:: TASK DATA ::

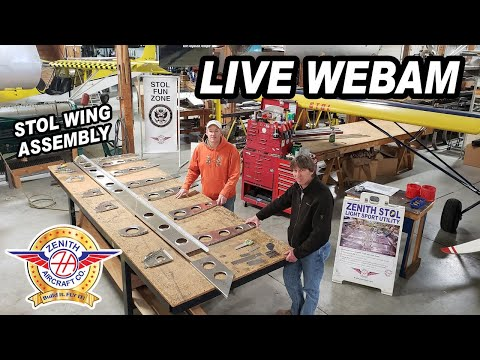 Zenith Wing Assembly LIVE WEBCAM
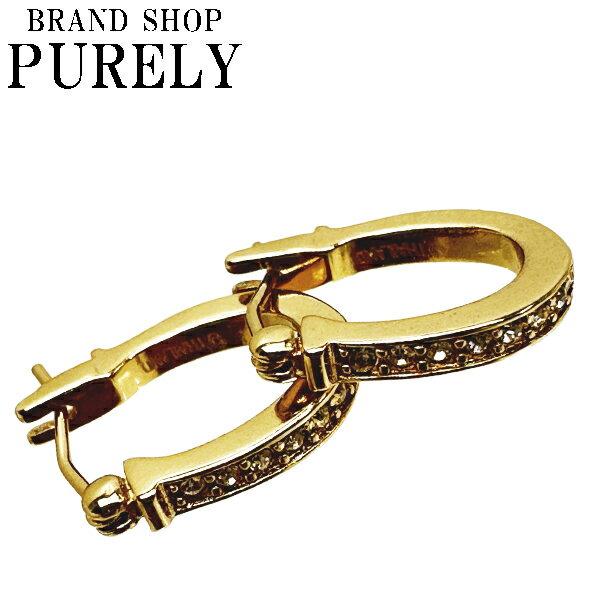 コーチ アクセサリー ピアス 小物 アウトレット COACH レディース ピアス F54497 GLD  コーチ COACH メンズ レディース UUU WWW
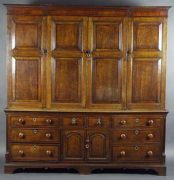 Lot 263 | Period Oak and Country Furniture | Wilkinson's Auctioneers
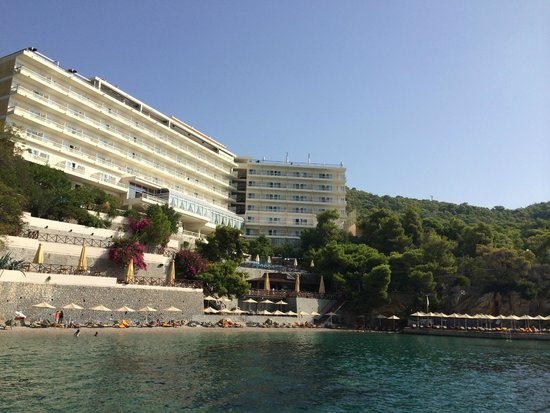 Sirene Blue Resort: View of the hotel from the boat steg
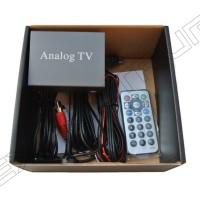 TV Tuner Mobil Analog Trandy New Universal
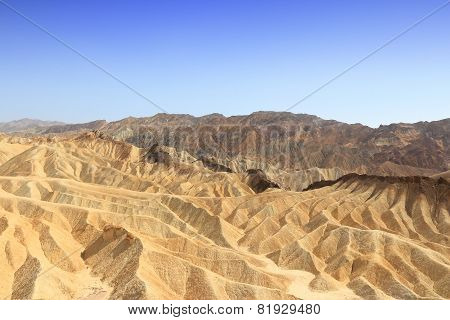 Mojave Desert in California United States. Scenic view of Zabriskie Point in Death Valley National Park (Inyo County). Erosional landscape of sediments in Amargosa Range mountains. poster
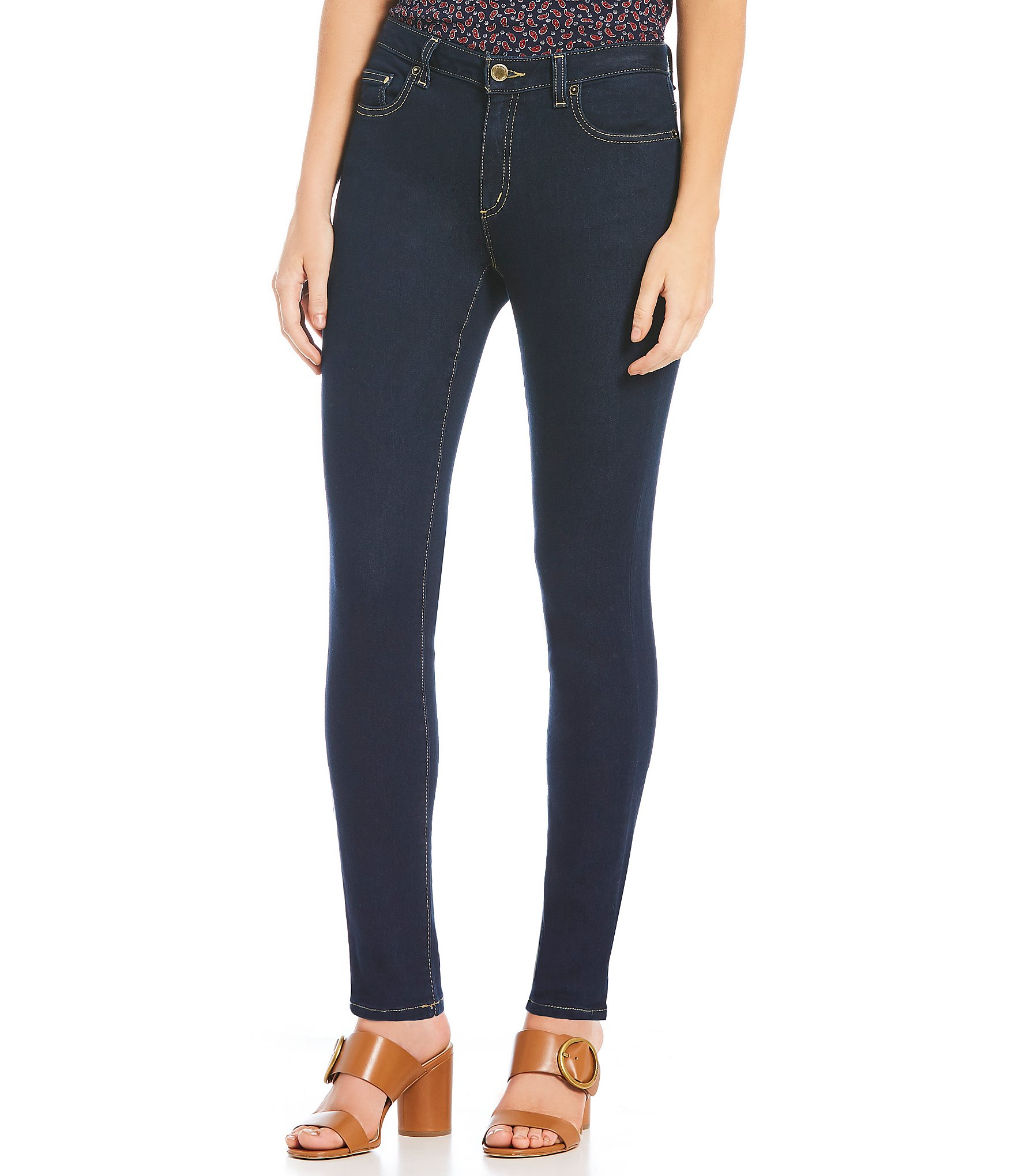 6b220fabbbde MICHAEL Michael Kors Women's Jeans & Denim | Dillard's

:::

■ **WORK TASK**
What are the lines in the records above, word for word, from the one containing "Lot 263 | Period" through the one containing "TV Tuner Mobil Analog Trandy New Universal", both ends included and pictures left out?

■ **ANSWER AREA**
 Lot 263 | Period Oak and Country Furniture | Wilkinson's Auctioneers
 Sirene Blue Resort: View of the hotel from the boat steg
 TV Tuner Mobil Analog Trandy New Universal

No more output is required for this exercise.